Лекарь Империи 5 - Александр Лиманский

Он сделал паузу, подбирая слова.
— По бумагам, которые сейчас лягут на стол Кобрук, а потом, возможно, и трибуналу Гильдии, ты, Подмастерье, не имеющий соответствующей квалификации, самовольно провел сложнейшую нейрохирургическую операцию высшей категории сложности.
— Я осознавал риски, — ровным тоном ответил я. — Все будет в порядке.
— Риски? — он криво усмехнулся. — Ты не осознаешь последствий. Это не выговор и не отстранение. Это подсудное дело, Илья. Тебя не просто уволят. Тебя из Гильдии вышвырнут с волчьим билетом до конца жизни.
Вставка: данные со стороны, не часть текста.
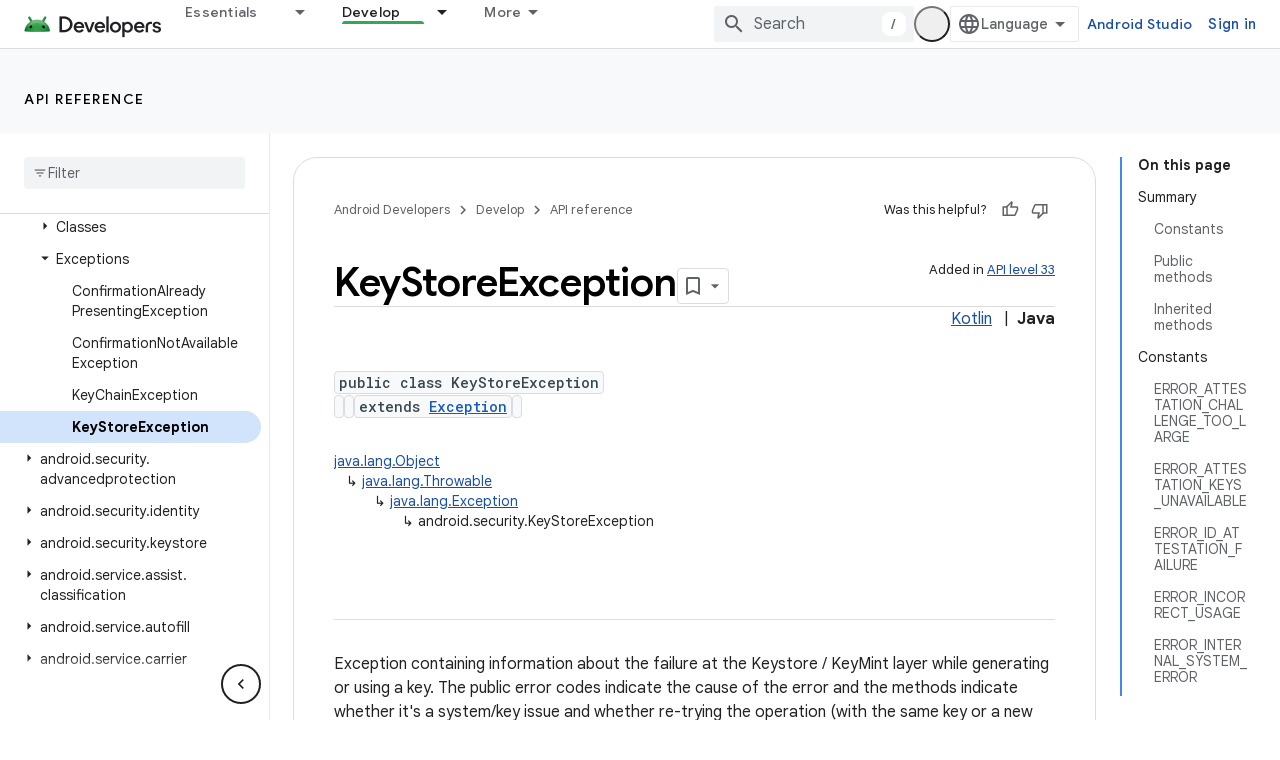

--- FILE ---
content_type: text/html; charset=UTF-8
request_url: https://feedback-pa.clients6.google.com/static/proxy.html?usegapi=1&jsh=m%3B%2F_%2Fscs%2Fabc-static%2F_%2Fjs%2Fk%3Dgapi.lb.en.2kN9-TZiXrM.O%2Fd%3D1%2Frs%3DAHpOoo_B4hu0FeWRuWHfxnZ3V0WubwN7Qw%2Fm%3D__features__
body_size: 77
content:
<!DOCTYPE html>
<html>
<head>
<title></title>
<meta http-equiv="X-UA-Compatible" content="IE=edge" />
<script type="text/javascript" nonce="CJbOqvKIqi6G1pimsdm7jw">
  window['startup'] = function() {
    googleapis.server.init();
  };
</script>
<script type="text/javascript"
  src="https://apis.google.com/js/googleapis.proxy.js?onload=startup" async
  defer nonce="CJbOqvKIqi6G1pimsdm7jw"></script>
</head>
<body>
</body>
</html>


--- FILE ---
content_type: text/javascript
request_url: https://www.gstatic.com/devrel-devsite/prod/v6dcfc5a6ab74baade852b535c8a876ff20ade102b870fd5f49da5da2dbf570bd/android/js/devsite_devsite_recommendations_dropdown_module.js
body_size: -866
content:
(function(_ds){var window=this;var pza=function(a){a=a.recommendations;const b=_ds.V(_ds.eM(),'<button type="button" class="devsite-recommendations-dropdown-toggle" id="devsite-recommendations-dropdown-toggle" aria-haspopup="true" aria-controls="recommendations-dropdown-popup"><span>');_ds.X(b,"Recommended");_ds.V(b,'</span><span class="devsite-icon devsite-recommendations-dropdown-icon"></span></button><ul class="devsite-recommendations-dropdown-list devsite-select-list" role="listbox">');const c=a.length;for(let d=0;d<c;d++)_ds.X(b,
oza(a[d]));_ds.V(b,"</ul>");return b},oza=function(a){let b='<li role="option" class="devsite-select-item"><h3 class="significatio-card-heading no-link"><a href="'+_ds.T(_ds.ZL(a.getUrl()))+"?"+_ds.UL(_ds.A(a,8))+'" data-category="Site-Wide Custom Events" data-label="devsite-recommendation card link" data-action="click">';const c=[a.getTitle(),_ds.A(a,3),_ds.A(a,4)];b+=_ds.LL(c.filter(d=>d.length>0)[0])+'</a></h3><p class="significatio-card-description">'+_ds.LL(_ds.NL(_ds.A(a,5)))+'</p><div class="significatio-card-meta">Updated <span class="significatio-date" date="'+
_ds.T(_ds.y(a,_ds.Pt,7).getSeconds())+'"></span></div></li>';return(0,_ds.R)(b)};var h7=function(a){let b;(b=a.toggle)==null||b.classList.remove("active");let c;(c=a.j)==null||c.classList.remove("active")},qza=function(a){a.toggle&&a.eventHandler.listen(a.toggle,"click",()=>{var b;if((b=a.toggle)==null?0:b.classList.contains("active"))h7(a);else{let d;(d=a.toggle)==null||d.classList.add("active");let e;(e=a.j)==null||e.classList.add("active");if(!a.o){a.o=!0;var c;if(b=(c=a.response)==null?void 0:_ds.qX(c)){for(const f of b){c=f.getMetadata();if(!c)continue;c={targetPage:f.getUrl(),
targetType:_ds.rk(c,3),targetRank:_ds.ok(c,2),targetIdenticalDescriptions:_ds.ok(c,4),targetTitleWords:_ds.ok(c,5),targetDescriptionWords:_ds.ok(c,6),experiment:_ds.A(c,7)};b={category:"Site-Wide Custom Events",action:"recommended",label:f.getUrl(),nonInteraction:!0,additionalParams:{recommendations:c}};a.dispatchEvent(new CustomEvent("devsite-analytics-observation",{detail:b,bubbles:!0}));a.dispatchEvent(new CustomEvent("devsite-analytics-observation-cloudtrack",{detail:{type:"recommendations",name:"impression",
metadata:c},bubbles:!0}))}a.m.resolve()}else a.m.reject("empty")}}});a.eventHandler.listen(document,"click",b=>{let c;!a.contains(b.target)&&((c=a.toggle)==null?0:c.classList.contains("active"))&&h7(a)})},rza=class extends _ds.Vm{constructor(a){super();this.timeZone=a;this.eventHandler=new _ds.u(this);this.toggle=this.j=null;this.m=new _ds.Hh;this.o=!1;this.response=null}connectedCallback(){this.eventHandler.listen(document,"devsite-on-recommendations",a=>{a=a.getBrowserEvent();!this.response&&a&&
a.detail&&(0,_ds.sX)(a.detail)&&_ds.rk(a.detail,5)===2&&(a=a.detail,this.render(a),this.j=this.querySelector(".devsite-recommendations-dropdown-list"),this.toggle=this.querySelector(".devsite-recommendations-dropdown-toggle"),qza(this),this.response=a)})}disconnectedCallback(){_ds.D(this.eventHandler)}render(a){if(this.isConnected){_ds.ou(this,pza,{recommendations:_ds.qX(a)});a=Array.from(this.querySelectorAll(".significatio-date"));for(const b of a){a=b.getAttribute("date");try{b.textContent=(new Date(Number(a)*
1E3)).toLocaleDateString("default",{month:"short",year:"numeric",day:"numeric",timeZone:this.timeZone})}catch(c){}}}}};try{customElements.define("devsite-recommendations-dropdown",rza)}catch(a){console.warn("Unrecognized DevSite custom element - DevsiteRecommendationsDropdown",a)};})(_ds_www);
Без права когда-либо снова практиковать.
— Вот те раз! — ошарашенно присвистнул у меня в голове Фырк. — А я думал, тебе сейчас медаль дадут!
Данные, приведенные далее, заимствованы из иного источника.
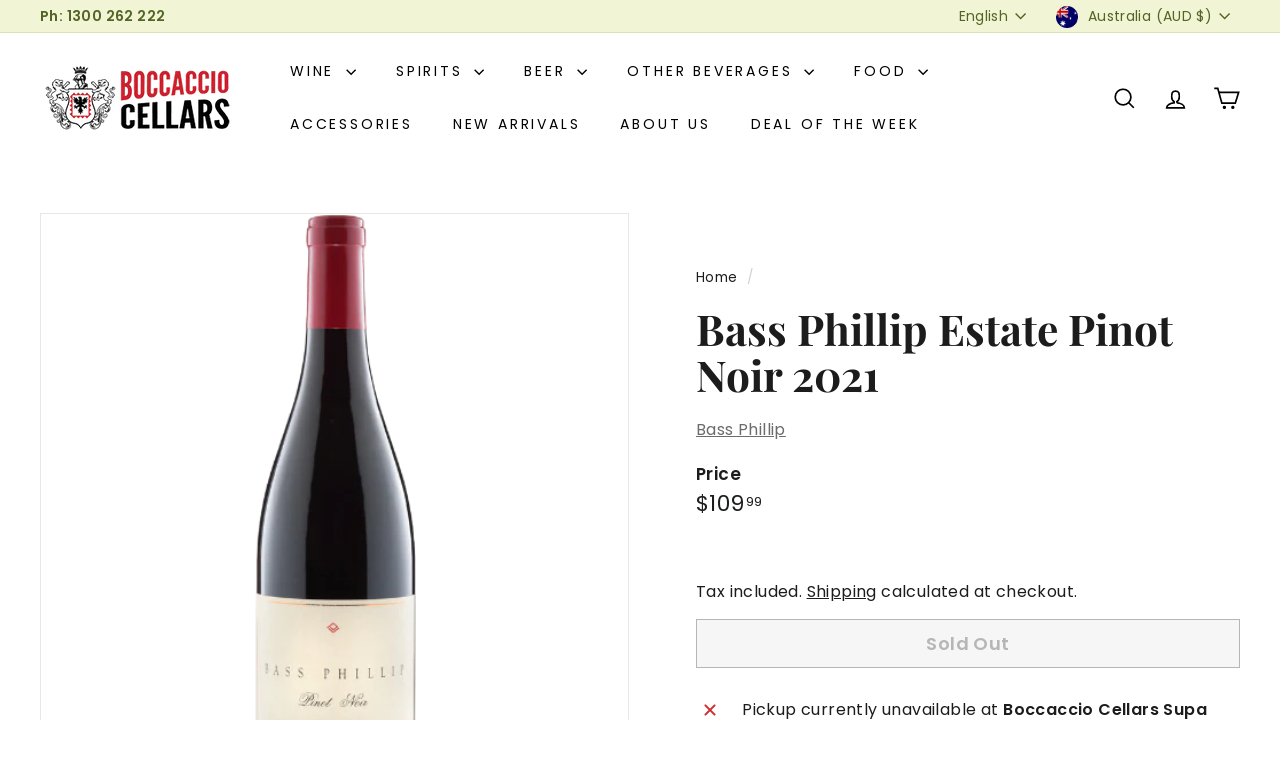

--- FILE ---
content_type: text/html; charset=utf-8
request_url: https://www.boccaccio.com.au//variants/40795577581768/?section_id=store-availability
body_size: 528
content:
<div id="shopify-section-store-availability" class="shopify-section">



<div
  data-section-id="store-availability"
  data-section-type="store-availability"
><div class="store-availability">


<svg
  xmlns="http://www.w3.org/2000/svg"
  aria-hidden="true"
  focusable="false"
  role="presentation"
  class="icon icon-out-of-stock"
  viewbox="0 0 12 13"
  fill="currentColor"
  width="20"
  height="20"
>
  <path
    fill-rule="evenodd"
    d="m7.414 6.5 4.293-4.293A.999.999 0 1 0 10.293.793L6 5.086 1.707.793A.999.999 0 1 0 .293 2.207L4.586 6.5.293 10.793a.999.999 0 1 0 1.414 1.414L6 7.914l4.293 4.293a.997.997 0 0 0 1.414 0 .999.999 0 0 0 0-1.414z"
    clip-rule="evenodd"
  />
</svg>


<div class="store-availability__info"><p>
            Pickup currently unavailable at <strong>Boccaccio Cellars Supa IGA</strong>
          </p></div>
    </div></div>

</div>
— Кто именно доложил Кобрук? — спросил я, переходя к сути. — Крылов?
— Вот в том-то и дело, что нет! — Шаповалов с силой стукнул кулаком по столу, отчего стаканы подпрыгнули. — В этом и вся паршивость ситуации! Ко мне в операционную, прямо во время плановой грыжи, ворвалась она сама! Красная как рак! Орала так, что у меня ассистенты чуть в обморок не попадали!
Вот дерьмо. Значит, информация поступила к ней по самому прямому и официальному каналу.
— От кого?
— От того самого анестезиолога, Павла Семеновича. Старый уставник. Как только ты его выставил, он побежал жаловаться не мне, не Киселеву, а напрямую к ней! Она уже была в курсе всего, когда я сломя голову бежал к тебе в операционную!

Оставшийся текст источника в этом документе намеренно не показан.